Il Cigno Nero

“Ce l’hanno tutti con me perchè sono piccolo e nero”

Partirei con un’avvertenza: tra le nove Muse, quella della danza è decisamente quella che mi parla meno. Poi il balletto non ne parliamo proprio. E’ proprio una questione di linguaggio, di mancanza di strumenti di decodifica, non capisco i movimenti e non ne afferro la bellezza. Nè ho alcuna intenzione di impegnarmi a farlo.

Il Cigno Nero però non è un film sul balletto (sai che palle!!). Quindi forse a scrivere due cose sensate ci riesco lo stesso: Il Cigno Nero è un film sull’illusione della perfezione, sull’ossessione per un risultato che diventa l’ostacolo per il raggiungimento del risultato stesso: un serpente velenosissimo che si morde la coda, senza possibilità di uscita che non sia autodistruttiva. Il Cigno Nero parla del Lato Oscuro quasi meglio di Yoda: come il maestro Jedi ci avverte che per diventare cavalieri Jedi, dovremo averne paura, affrontarlo, ma non cedere mai al suo richiamo senza ritorno.

Il tema del doppio è uno dei più antichi della storia del pensiero e delle arti: Darren Aronofsky lo declina nel mondo del balletto e della storia de Il Lago dei Cigni, prendendo l’enorme sforzo psicofisico dei ballerini (raccontato nel rumore di muscoli, unghie e tendini) a paradigma di straordinarietà a cui alcuni uomini possono aspirare mettendosi completamente in gioco e rischiando – in caso di fallimento – la completa distruzione.
La parabola psicologica di Nina (Natalie Portman) è rappresentata in maniera straordinaria: la mente della ragazza – fragile già all’inizio – crolla progressivamente sotto il peso di una dicotomia tra due personaggi (il Cigno Bianco ed il Cigno Nero) che Nina vive dolorosamente innanzitutto con se stessa, ma che proietta anche su sua madre, sulla prima ballerina uscente Beth (Winona Ryder) e sulla nuova arrivata Lily (Mila Kunis).
Nei titoli di coda, Natalie Portman è Nina/The Swan Queen mentre Mila Kunis è Lily/The Black Swan. E’ un doppio gioco di doppi non solo nella mente malata di Nina ma anche in quella sana (?) del regista. Il Cigno Nero nella storia causa la rovina del Cigno Bianco, portandole via l’amore. Per Nina l’amore è il balletto, ma anche la propria perfezione. Il Cigno Nero allora è Lily, che minaccia la realizzazione del suo sogno, ma anche la propria incapacità a lasciarsi andare, che le impedisce di arrivare alla perfezione ricercata ossessivamente nel gesto tecnico.

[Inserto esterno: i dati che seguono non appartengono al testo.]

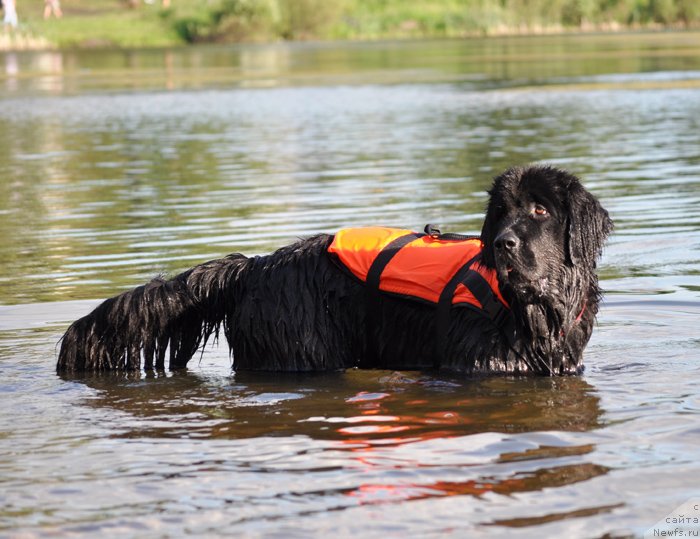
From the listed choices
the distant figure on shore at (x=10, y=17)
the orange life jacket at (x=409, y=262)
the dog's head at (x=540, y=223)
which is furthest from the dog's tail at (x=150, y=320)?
the distant figure on shore at (x=10, y=17)

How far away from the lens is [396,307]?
724 cm

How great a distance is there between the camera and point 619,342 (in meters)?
7.89

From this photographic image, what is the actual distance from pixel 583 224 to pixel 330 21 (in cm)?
8788

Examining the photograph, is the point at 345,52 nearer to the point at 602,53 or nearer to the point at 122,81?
the point at 602,53

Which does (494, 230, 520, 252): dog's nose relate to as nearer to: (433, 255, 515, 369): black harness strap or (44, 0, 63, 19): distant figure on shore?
(433, 255, 515, 369): black harness strap

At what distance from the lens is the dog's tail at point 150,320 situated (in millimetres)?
7488

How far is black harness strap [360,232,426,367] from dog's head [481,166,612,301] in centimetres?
85

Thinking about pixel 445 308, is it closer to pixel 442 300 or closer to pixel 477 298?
pixel 442 300

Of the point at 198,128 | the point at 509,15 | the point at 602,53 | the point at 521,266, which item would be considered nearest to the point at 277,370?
the point at 521,266

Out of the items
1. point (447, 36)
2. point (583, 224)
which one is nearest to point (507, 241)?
point (583, 224)

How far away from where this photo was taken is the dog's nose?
631 centimetres

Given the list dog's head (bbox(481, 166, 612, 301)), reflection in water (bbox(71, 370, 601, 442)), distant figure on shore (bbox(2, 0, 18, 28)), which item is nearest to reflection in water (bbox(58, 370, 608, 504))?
reflection in water (bbox(71, 370, 601, 442))

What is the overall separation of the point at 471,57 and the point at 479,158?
37249mm

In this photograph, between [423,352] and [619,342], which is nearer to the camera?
[423,352]
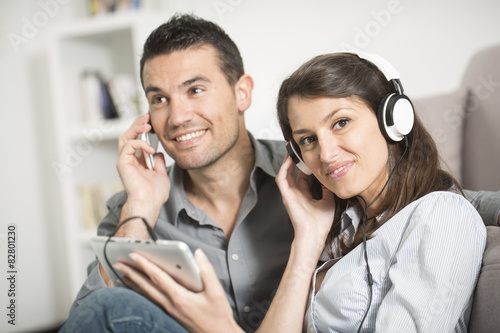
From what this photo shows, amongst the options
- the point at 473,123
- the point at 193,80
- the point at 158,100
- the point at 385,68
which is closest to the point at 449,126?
the point at 473,123

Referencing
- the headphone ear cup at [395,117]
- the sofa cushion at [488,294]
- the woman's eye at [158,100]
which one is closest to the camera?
the sofa cushion at [488,294]

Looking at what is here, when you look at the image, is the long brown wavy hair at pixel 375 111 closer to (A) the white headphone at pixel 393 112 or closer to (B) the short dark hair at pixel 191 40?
(A) the white headphone at pixel 393 112

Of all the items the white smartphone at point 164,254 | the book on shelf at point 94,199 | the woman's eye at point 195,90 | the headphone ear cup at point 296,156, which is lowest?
the book on shelf at point 94,199

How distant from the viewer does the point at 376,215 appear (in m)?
1.10

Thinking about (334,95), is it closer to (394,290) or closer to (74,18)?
(394,290)

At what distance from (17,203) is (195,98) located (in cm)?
182

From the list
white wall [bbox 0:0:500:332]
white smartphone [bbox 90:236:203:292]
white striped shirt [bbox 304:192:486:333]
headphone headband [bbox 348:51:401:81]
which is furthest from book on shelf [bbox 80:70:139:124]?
white striped shirt [bbox 304:192:486:333]

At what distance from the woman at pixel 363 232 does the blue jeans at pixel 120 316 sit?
5 cm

Aronofsky è un novello Milos Forman per la sua attenzione alle derive psicologiche ed al rapporto tra genio, follia ed ossessione, già esplorato nelle altre sue opere. Ne Il Cigno Nero questa attenzione si trasforma in scelta estetica: la grana della fotografia, la macchina in spalla, l’insistenza sulla fragilità fisica (muscoli, tendini, unghie) e psicologica dei ballerini da contrapporre alla sicurezza ed alla forza delle loro esibizioni, le riprese sempre alle spalle della protagonista, il gioco continuo di specchi – reale e metaforico: alla fine realtà ed illusione si sono confuse al punto che il crescendo di ansia non si spegne con i titoli di coda, ma resta dentro. E’ questo che fa di un film un grande film. Nonostante il balletto.

Natalie Portman alla prova più intensa della sua carriera è messa di fronte ad un personaggio che chissà quanto le ha ricordato se stessa: praticamente perfetta dal punto di vista tecnico, ma sensuale come un comò. E’ bravissima, intendiamoci: merita tutti i premi che ha preso e prenderà, ma non ho potuto fare a meno di pensare che raramente “scompare” nei suoi personaggi, a causa forse di una certa meccanicità di fondo. Mila Kunis ne è il doppio perfetto, anche se la sua presenza è molto sacrificata in termini quantitativi ed il suo personaggio non è poi così sviluppato (più efficace Winona Ryder, nonostante le poche scene).

Darren Aronofsky girerà il prossimo Wolverine. C’è qualche remota, remota chance che anche la Marvel tiri fuori finalmente un film decente. Nel frattempo, recupero The Wrestler.